The Mandalorian Season 3 Episode 3 Review

There are so many little nods in this episode that it’s difficult to track them all.

As Din Djarin and Bo-Katan battle the TIE Interceptors, there’s a moment with the N1 Starfighter that looks as though it was pulled straight out of Tim Burton’s “Batman” (1989). Din Djarin pulls straight up into the air with his N1, leaving the silhouette of the ship to hang in the sky for just a moment before descending back down on his enemies. It hearkens back to that moment when the Batwing is framed against the moon in the night sky during the penultimate climax in Tim Burton’s superhero masterpiece.

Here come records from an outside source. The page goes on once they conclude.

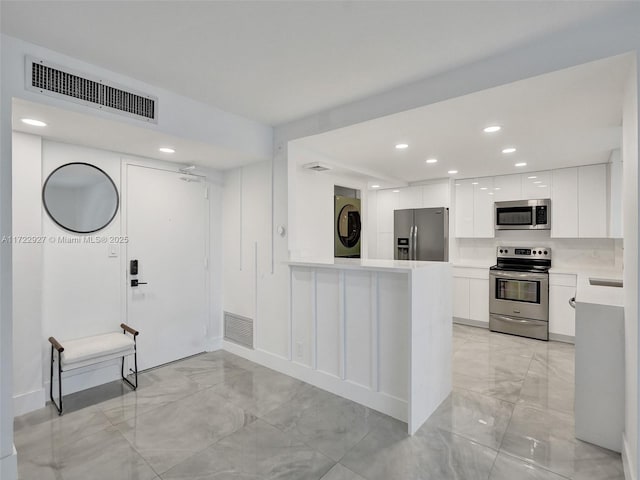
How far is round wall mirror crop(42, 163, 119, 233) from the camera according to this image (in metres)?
2.90

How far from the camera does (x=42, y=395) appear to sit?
2.74 metres

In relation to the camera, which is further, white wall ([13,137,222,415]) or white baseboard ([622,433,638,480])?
white wall ([13,137,222,415])

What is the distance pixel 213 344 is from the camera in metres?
4.17

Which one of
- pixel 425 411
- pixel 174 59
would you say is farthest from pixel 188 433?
pixel 174 59

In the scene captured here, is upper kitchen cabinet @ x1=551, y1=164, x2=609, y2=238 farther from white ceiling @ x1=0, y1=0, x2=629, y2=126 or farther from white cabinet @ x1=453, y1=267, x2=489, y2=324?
white ceiling @ x1=0, y1=0, x2=629, y2=126

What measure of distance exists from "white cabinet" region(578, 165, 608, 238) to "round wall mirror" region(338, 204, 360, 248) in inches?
122

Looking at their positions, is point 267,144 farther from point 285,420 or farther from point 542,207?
point 542,207

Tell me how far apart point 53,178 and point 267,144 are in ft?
6.48

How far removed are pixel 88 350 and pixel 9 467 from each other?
0.97 m

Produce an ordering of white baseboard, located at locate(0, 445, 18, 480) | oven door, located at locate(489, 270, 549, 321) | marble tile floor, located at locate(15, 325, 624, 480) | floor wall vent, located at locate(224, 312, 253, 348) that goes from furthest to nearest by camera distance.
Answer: oven door, located at locate(489, 270, 549, 321) < floor wall vent, located at locate(224, 312, 253, 348) < marble tile floor, located at locate(15, 325, 624, 480) < white baseboard, located at locate(0, 445, 18, 480)

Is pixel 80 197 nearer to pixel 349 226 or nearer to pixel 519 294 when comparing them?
pixel 349 226

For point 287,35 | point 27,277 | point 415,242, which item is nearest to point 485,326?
point 415,242

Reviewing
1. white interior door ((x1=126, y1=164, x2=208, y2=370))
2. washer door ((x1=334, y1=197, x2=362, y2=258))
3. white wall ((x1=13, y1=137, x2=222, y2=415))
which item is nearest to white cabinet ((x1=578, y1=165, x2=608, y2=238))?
washer door ((x1=334, y1=197, x2=362, y2=258))

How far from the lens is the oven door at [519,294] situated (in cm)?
445
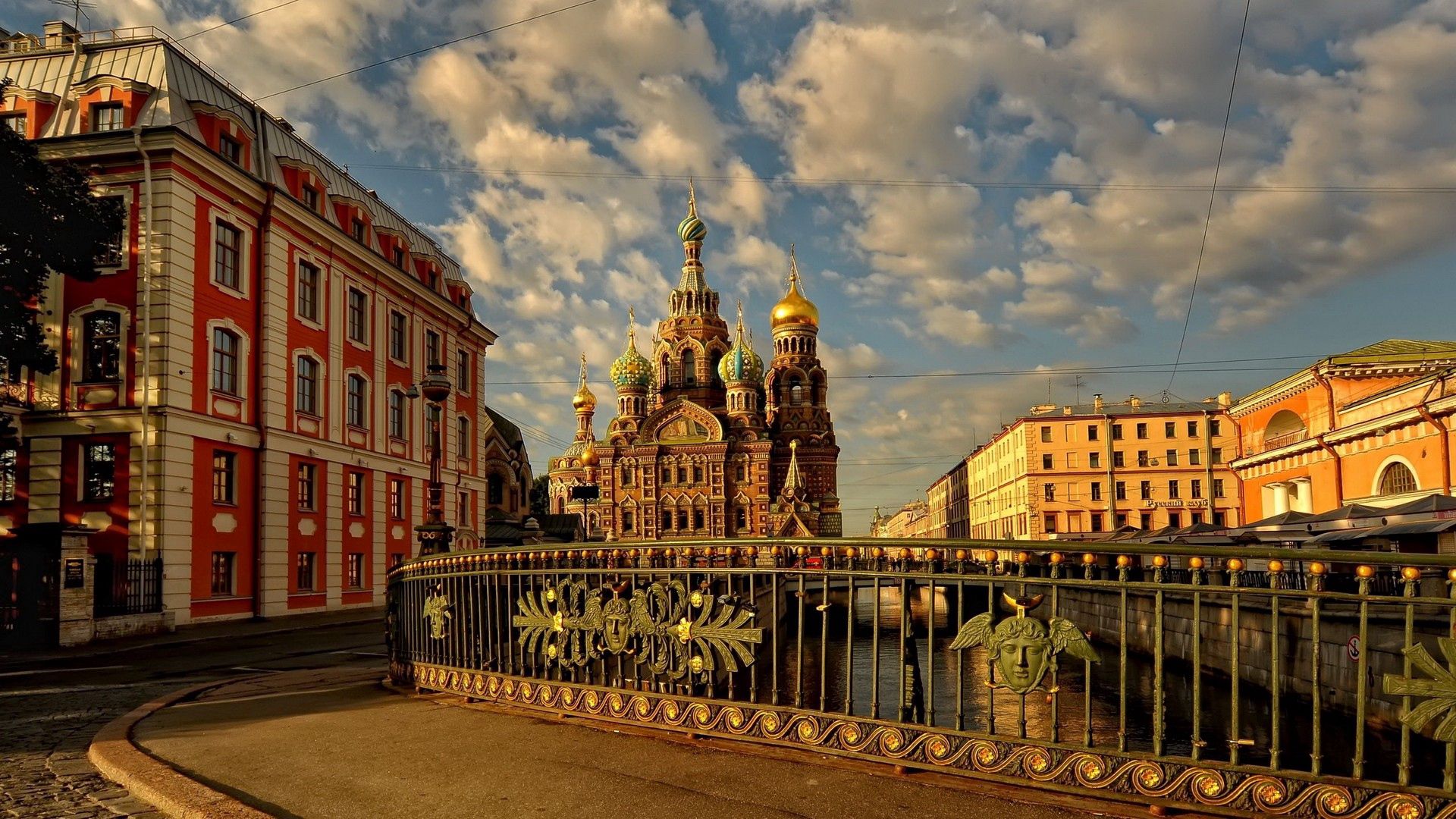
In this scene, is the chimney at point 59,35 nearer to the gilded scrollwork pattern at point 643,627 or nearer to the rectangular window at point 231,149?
the rectangular window at point 231,149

Then, we set the stage on Coruscant, the former capital of the Republic. For those folks hoping to see Mon Mothma or any of the inner workings of the government, it’s important to note that Coruscant is not the capital in this era of the New Republic. That honor goes to Mon Mothma’s home planet of Chandrila. After that, other planets hosted the capital until it landed on Hosnian Prime at the time of “The Force Awakens,” when it was destroyed by the First Order’s Starkiller base. Coruscant was one of the last planets to fall to the New Republic after Mas Amedda signed an instrument of surrender well after the Battle of Jakku. You can read all about that in Chuck Wenig’s “Aftermath” books.

On Coruscant, there are some familiar sights. Chief among them is the opera house that Dr. Pershing is speaking in at the beginning of the episode. It’s the same one where Anakin Skywalker and Sheev Palpatine had their discussion about midi-chlorians and Darth Plagueis in “Revenge of the Sith.”

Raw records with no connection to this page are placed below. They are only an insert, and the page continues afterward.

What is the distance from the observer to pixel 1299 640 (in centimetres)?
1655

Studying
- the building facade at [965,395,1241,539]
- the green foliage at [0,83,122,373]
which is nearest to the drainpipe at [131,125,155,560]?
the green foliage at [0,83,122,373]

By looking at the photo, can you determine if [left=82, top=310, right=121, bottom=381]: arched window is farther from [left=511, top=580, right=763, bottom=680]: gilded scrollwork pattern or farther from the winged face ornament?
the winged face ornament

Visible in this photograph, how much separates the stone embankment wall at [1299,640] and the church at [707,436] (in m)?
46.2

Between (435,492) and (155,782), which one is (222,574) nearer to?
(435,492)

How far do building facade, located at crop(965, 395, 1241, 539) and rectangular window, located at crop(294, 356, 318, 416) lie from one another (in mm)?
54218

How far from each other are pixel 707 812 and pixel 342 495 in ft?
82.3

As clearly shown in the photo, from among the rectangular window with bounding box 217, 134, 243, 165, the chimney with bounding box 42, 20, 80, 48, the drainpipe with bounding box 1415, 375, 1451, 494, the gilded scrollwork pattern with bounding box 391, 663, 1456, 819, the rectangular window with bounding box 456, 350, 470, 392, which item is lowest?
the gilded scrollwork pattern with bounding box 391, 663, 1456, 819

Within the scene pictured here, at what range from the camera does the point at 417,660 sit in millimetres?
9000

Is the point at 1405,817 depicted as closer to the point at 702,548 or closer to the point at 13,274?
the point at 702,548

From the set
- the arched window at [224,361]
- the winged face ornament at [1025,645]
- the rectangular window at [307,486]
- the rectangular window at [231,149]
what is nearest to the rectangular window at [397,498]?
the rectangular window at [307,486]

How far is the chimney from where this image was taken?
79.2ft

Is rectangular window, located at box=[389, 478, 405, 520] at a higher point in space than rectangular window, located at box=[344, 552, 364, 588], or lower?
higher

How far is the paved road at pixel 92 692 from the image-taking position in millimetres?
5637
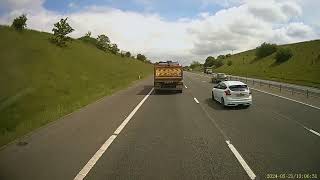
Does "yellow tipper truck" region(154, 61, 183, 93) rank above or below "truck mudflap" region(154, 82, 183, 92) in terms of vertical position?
above

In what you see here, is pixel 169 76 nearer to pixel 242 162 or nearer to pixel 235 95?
pixel 235 95

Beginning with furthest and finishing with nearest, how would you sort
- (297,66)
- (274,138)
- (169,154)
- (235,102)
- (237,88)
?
1. (297,66)
2. (237,88)
3. (235,102)
4. (274,138)
5. (169,154)

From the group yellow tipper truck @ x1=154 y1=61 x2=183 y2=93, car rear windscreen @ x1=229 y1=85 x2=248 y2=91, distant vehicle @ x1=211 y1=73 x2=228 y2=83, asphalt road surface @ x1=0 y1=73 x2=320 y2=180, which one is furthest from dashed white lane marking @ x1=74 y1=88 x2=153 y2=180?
distant vehicle @ x1=211 y1=73 x2=228 y2=83

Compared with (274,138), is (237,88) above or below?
above

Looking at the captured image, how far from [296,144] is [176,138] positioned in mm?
3385

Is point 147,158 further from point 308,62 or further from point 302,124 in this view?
point 308,62

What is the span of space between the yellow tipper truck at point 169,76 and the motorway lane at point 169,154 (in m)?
17.4

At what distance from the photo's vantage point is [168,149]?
31.5 ft

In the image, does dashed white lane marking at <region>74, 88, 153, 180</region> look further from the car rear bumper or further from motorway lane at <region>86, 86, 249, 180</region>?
the car rear bumper

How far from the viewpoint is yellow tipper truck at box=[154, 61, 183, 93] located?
3161 cm

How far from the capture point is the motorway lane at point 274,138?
7922mm

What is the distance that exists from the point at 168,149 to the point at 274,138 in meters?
3.49

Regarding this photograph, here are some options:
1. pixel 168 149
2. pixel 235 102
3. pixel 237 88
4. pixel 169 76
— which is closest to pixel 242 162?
pixel 168 149

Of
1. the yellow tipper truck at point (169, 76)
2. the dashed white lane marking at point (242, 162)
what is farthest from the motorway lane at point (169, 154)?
the yellow tipper truck at point (169, 76)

Monument Plaza is a location we’ve heard a lot about but have never seen in close detail in live action. The peak of Umate, the highest mountain on Coruscant, features at the center of the plaza and Pershing and Kane have a touching heart-to-heart there. It’s featured in media from “The High Republic,” “The Clone Wars,” and Chuck Wendig’s “Aftermath.” We glimpse it in “Return of the Jedi” for the barest of seconds. It’s an important spot on Coruscant and it’s good to be getting a better look at it. The music here is also very familiar. It sounds like they’ve adapted John Williams’ “March of the Resistance” to play here, which is a very interesting choice of theme here.

The bus Pershing and Kane get on also feels very much like the transport Padmé and Anakin take to get to the refugee ship in “Attack of the Clones.”

Other locations on Coruscant are mentioned, including the Skydome Botanical Gardens, which come right out of old Legends material.

The last thing I’ll point out: the days of the week that get called out in the episode. Benduday is the equivalent of Friday in a galaxy far, far away, named after the Bendu monks that were an early precursor to the Jedi Order on Coruscant. Whether they’re related to the Bendu that was voiced by Tom Baker in “Star Wars Rebels” is up for debate. Taungsday is the third day of the week in the galactic calendar, and weeks in “Star Wars” are 5 days long, not 7. All of these days have an obscure origin in a magazine series published between 2014-2016 by DeAgostini that came with replicas of pieces of the Millennium Falcon.